Byungchan menahan diri untuk tidak memutar bola matanya, mengingat bahwa disini ada sekertaris pimpinan Lee yang ikut mengontrol misi jadi ia merasa harus menjaga tingkahnya, “harusnya jinhyuk yang minta maaf tahu, bukan elo.” Sahut byungchan.

“ya tapi jinhyuknya lagi sakit gak boleh kesini jadinya gue yang minta maaf” dalih wooseok, “memangnya kita hidup di jaman apa sih ya ada yang namanya teknologi.” Sahut byungchan yang disambut ringisan wooseok.

“I’ll be okay, seok. Serius. Everything will be fine.” Ujar byungchan saat tungkai wooseok menjauh darinya. Setelah ia mengatakan hal itu, byungchan mengangkat tangannya supaya hangyul melihat, sebuah kode kalau ia sudah siap. Hangyul balas mengangkat tangannya, tanda kalau dia juga sudah siap.

Dalam sekejap, semuanya menjadi blur dan byungchan menarik dirinya kembali ke tiga ratus tahun sebelumnya.

.

Dalam bayangan byungchan, dua ribu sembilan belas tidak sesepi ini. bohong kalau kemarin-kemarin ia sama sekali tidak mencari info apapun tentang dua ribu sembilan belas. Laman berita kebanyakan menampilkan sederet momen-momen tidak enak seperti demontrasi yang terjadi di hongkong atau kebakaran hutan amazon.

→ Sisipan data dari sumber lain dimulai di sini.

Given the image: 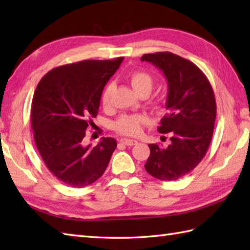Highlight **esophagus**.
I'll return each mask as SVG.
<instances>
[{
  "mask_svg": "<svg viewBox=\"0 0 250 250\" xmlns=\"http://www.w3.org/2000/svg\"><path fill=\"white\" fill-rule=\"evenodd\" d=\"M120 143L124 145H126V146H134L137 144V141L130 140V139H121Z\"/></svg>",
  "mask_w": 250,
  "mask_h": 250,
  "instance_id": "obj_1",
  "label": "esophagus"
}]
</instances>
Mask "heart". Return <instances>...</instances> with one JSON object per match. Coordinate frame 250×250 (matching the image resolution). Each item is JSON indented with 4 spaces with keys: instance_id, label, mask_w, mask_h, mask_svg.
<instances>
[{
    "instance_id": "heart-1",
    "label": "heart",
    "mask_w": 250,
    "mask_h": 250,
    "mask_svg": "<svg viewBox=\"0 0 250 250\" xmlns=\"http://www.w3.org/2000/svg\"><path fill=\"white\" fill-rule=\"evenodd\" d=\"M129 82L131 83L132 88L135 90V92L141 94L148 93L149 94L151 89L153 87V77L151 76L150 73L146 71H134L129 75ZM113 91V84L108 83L106 86L102 94H101V102L104 107L108 106L110 94ZM153 106L159 108L162 106V101L160 99L153 101ZM148 122V117L143 114H125L121 115L118 119L116 120L114 124V129L120 134L124 135H130L134 136L137 135L142 130V126L146 125Z\"/></svg>"
}]
</instances>
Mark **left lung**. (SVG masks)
Listing matches in <instances>:
<instances>
[{
  "mask_svg": "<svg viewBox=\"0 0 250 250\" xmlns=\"http://www.w3.org/2000/svg\"><path fill=\"white\" fill-rule=\"evenodd\" d=\"M142 61L160 68L167 81V114L158 128L171 134V144H149L147 173L171 182L190 173L208 149L216 120L214 90L205 74L194 63L172 52L146 54Z\"/></svg>",
  "mask_w": 250,
  "mask_h": 250,
  "instance_id": "8db88e82",
  "label": "left lung"
}]
</instances>
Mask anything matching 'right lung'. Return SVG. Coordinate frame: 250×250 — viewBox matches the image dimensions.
<instances>
[{
  "instance_id": "right-lung-1",
  "label": "right lung",
  "mask_w": 250,
  "mask_h": 250,
  "mask_svg": "<svg viewBox=\"0 0 250 250\" xmlns=\"http://www.w3.org/2000/svg\"><path fill=\"white\" fill-rule=\"evenodd\" d=\"M124 57L83 60L58 66L41 79L32 100L31 125L47 168L61 182L83 188L99 179L117 147L111 137L86 145L83 137L98 115L101 94Z\"/></svg>"
}]
</instances>
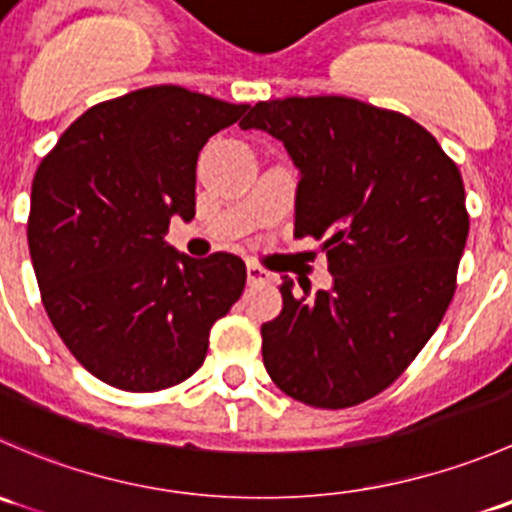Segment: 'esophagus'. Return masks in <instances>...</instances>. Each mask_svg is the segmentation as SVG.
<instances>
[{"instance_id":"obj_1","label":"esophagus","mask_w":512,"mask_h":512,"mask_svg":"<svg viewBox=\"0 0 512 512\" xmlns=\"http://www.w3.org/2000/svg\"><path fill=\"white\" fill-rule=\"evenodd\" d=\"M247 282L250 285H267V282H272V275L255 262H247Z\"/></svg>"}]
</instances>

Yang tidak byungchan kira adalah, kepalanya lantas membawa dirinya ke sebuah plaza luas yang dikelilingi gedung bertingkat tanpa tanaman apapun. Aneh, di tahun ini tanaman berdiri sendiri di atas elemen tanah yang dipijak oleh tungkainya. Sementara di present time-nya, seluruh bangunan diselimuti tanaman karena memang begitu adanya.

‘ah, harus minum obat.’ Pikirnya saat sudah dapat merasakan tubuhnya seutuhnya. Ia menenggak satu botol dan membuang botol kosong ke tempat sampah terdekat, setidaknya, semoga perkiraannya benar.

Tungkainya melangkah, mencari-cari penduduk sekitar. Di tempat seluas ini, byungchan yakin ada banyak manusia, ia hanya tidak tahu dimana mereka berada. Tubuhnya sampai ke sebuah koridor yang lantas disusuri olehnya, oh, ada beberapa orang, akhirnya byungchan bernapas lega. Secara sadar ia mengikuti sekumpulan laki-laki dan perempuan yang usianya sekitar duapuluhan. Mahasiswa, sepertinya, dilihat dari map dan notebook yang dibawa serta tas yang tersampir di tubuh mereka.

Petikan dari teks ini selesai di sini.